Python is being increasingly used in high-performance computing projects. It can be used either as a high-level interface to existing HPC applications and libraries, as embedded interpreter, or directly.
This course combines lectures and hands-on session. We will show how Python can be used on parallel architectures and how performance critical parts of the kernel can be optimized using various tools.
For using Python productively for parallel computing, these topics will be covered:
- Interactive parallel programming with IPython
- Profiling and optimization
- High-performance NumPy and SciPy, numba
- Distributed-memory parallel programming with Python and MPI
- Bindings to other programming languages and HPC libraries
- Interfaces to GPUs
This course is aimed at scientists who wish to explore the productivity gains made possible by Python for HPC.
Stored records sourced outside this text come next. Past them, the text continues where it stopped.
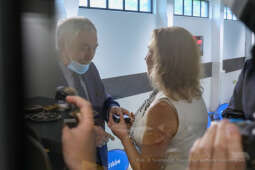 bs_210529_5201.jpg-Zawody pływackie,Majchrowski,Basen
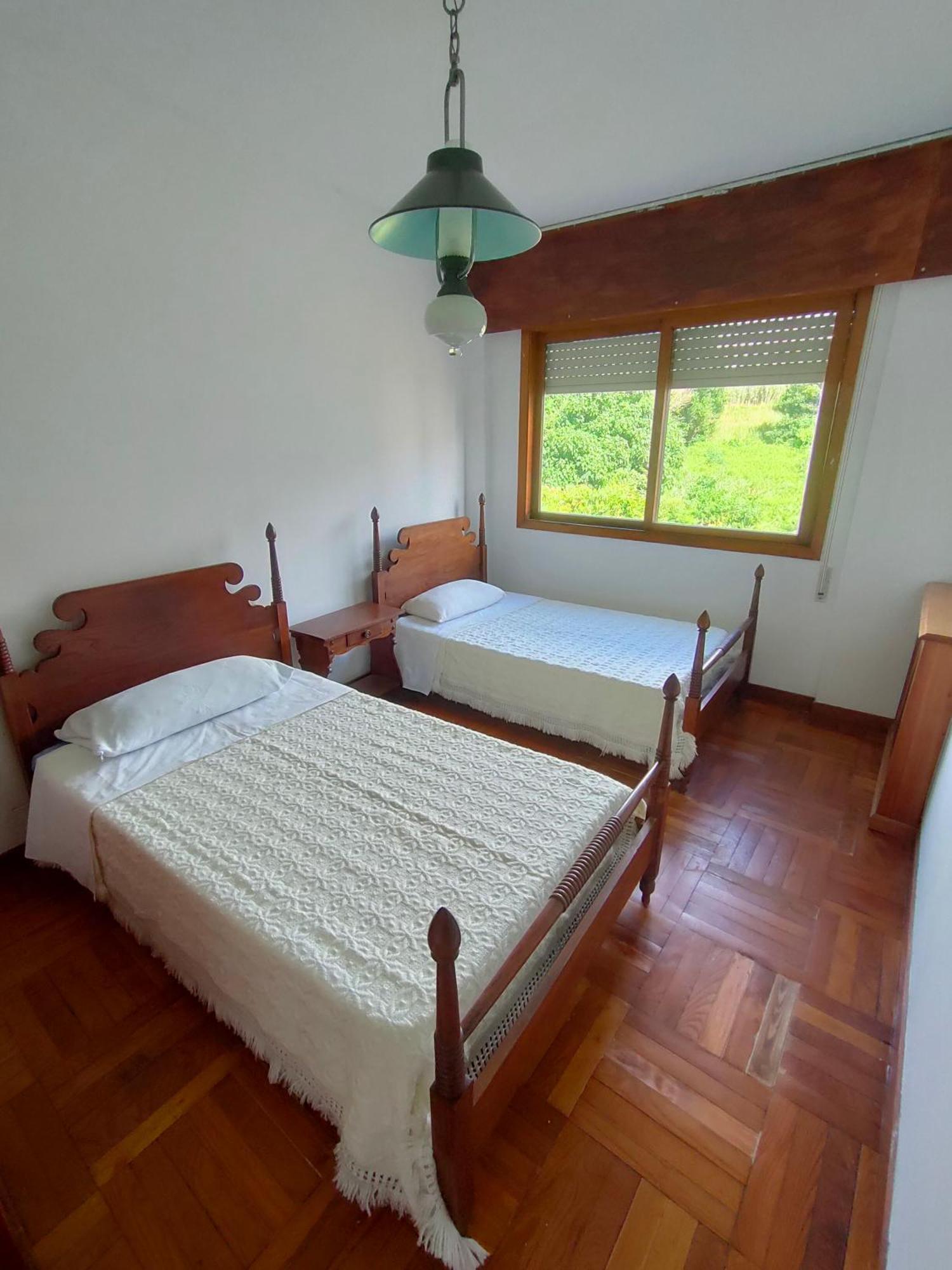 La Casa De La Abuela Boticaria Apartment เรดอนเดลา ภายนอก รูปภาพ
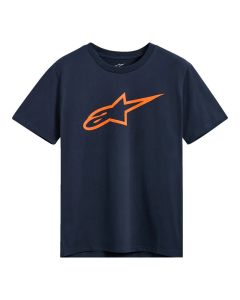 alpinestars_t_shirt_ageless_2_0_blau_orange_A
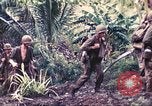 Image of United States Marines Guam Mariana Islands, 1944, second 56 stock footage video 65675064598
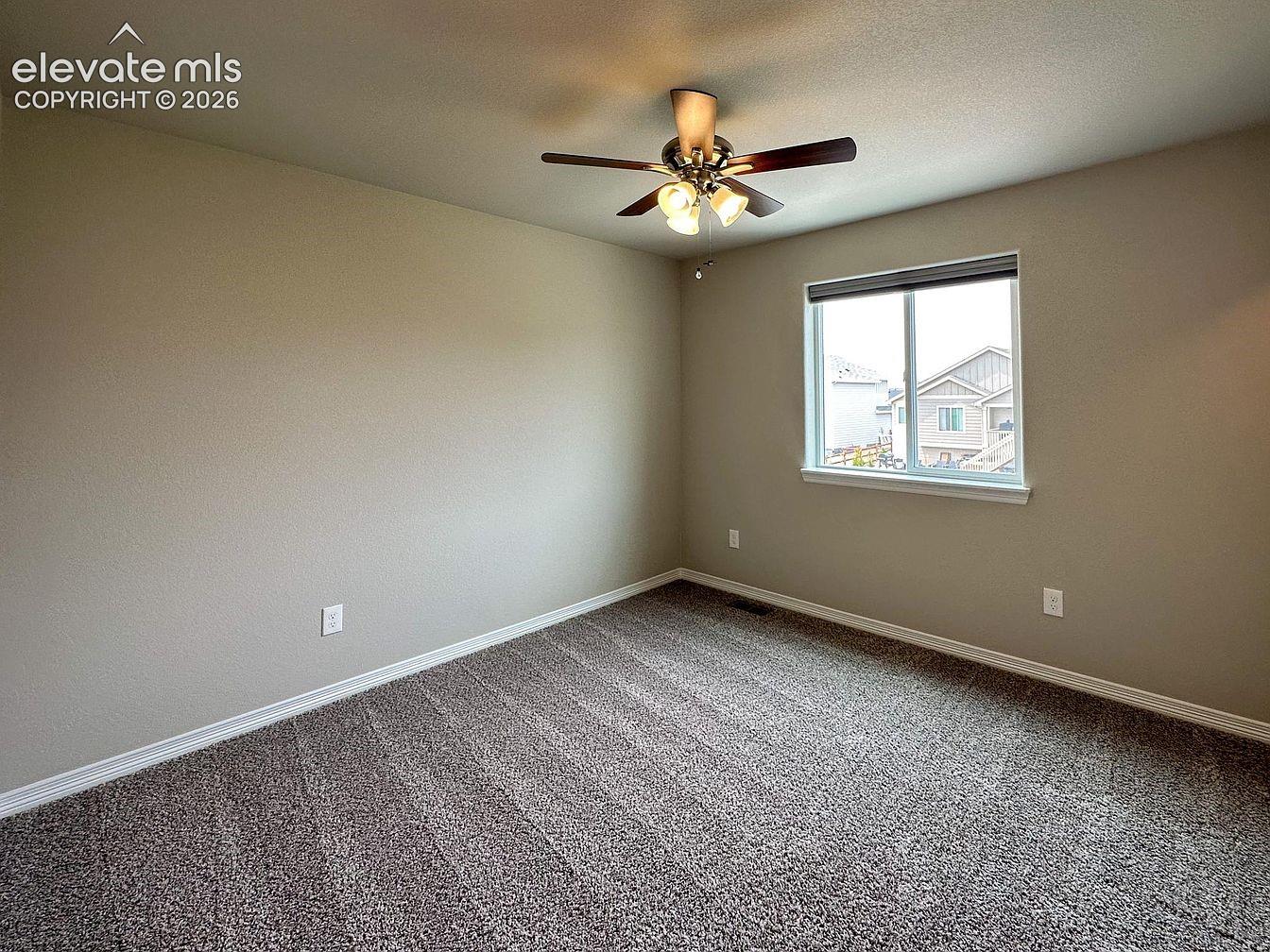 Photo 19 of 4974 Janga Drive, Colorado Springs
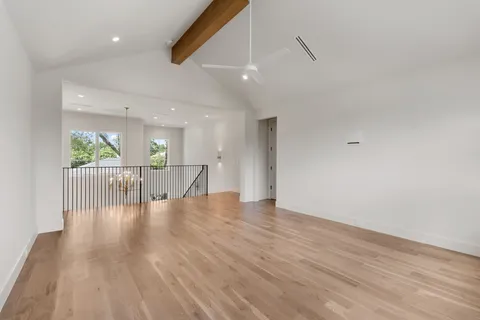 $3,275,000 | 6243 Briar Rose Drive, Houston, TX 77057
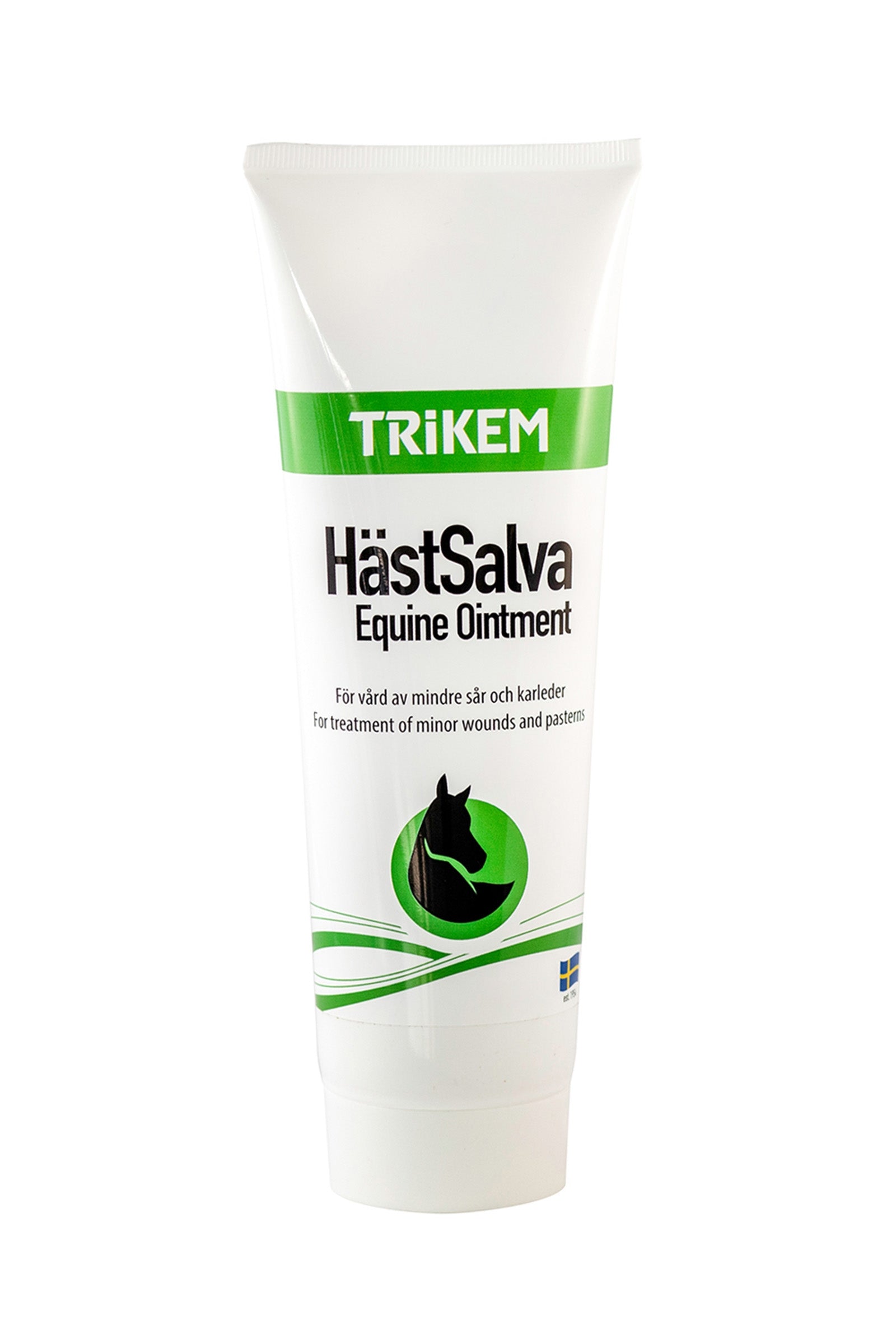 Trikem Sport Trikem Horse Ointment, 75 ml Horse Health Care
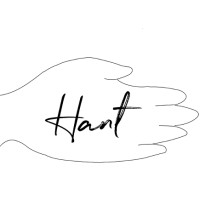 HANT | Bone Broth logo - Similar company to Selim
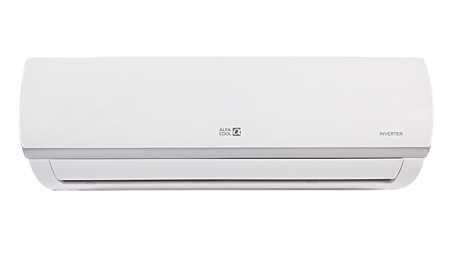 Инверторная сплит-система серии APUS Inverter 2024 APFI-07CH (комплект)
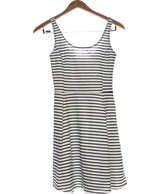 430960 Robes H&M Occasion Once Again Friperie en ligne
Prerequisites: Experience with Python and NumPy
Registrations are only considered until 31 May 2017 due to available space, the maximal number of participants is limited. Applicants will be notified, whether they are accepted for participitation.
Instructors: Dr. Jan Meinke, Dr. Olav Zimmermann, JSC
For any questions concerning the course please send an e-mail to email@example.com
Accomodation in Jülich:
Participants are responsible for booking their own hotel accommodation.
Hotel suggestions can be found on the webpage "Travel information and access to Jülich Supercomputing Centre" at JSC.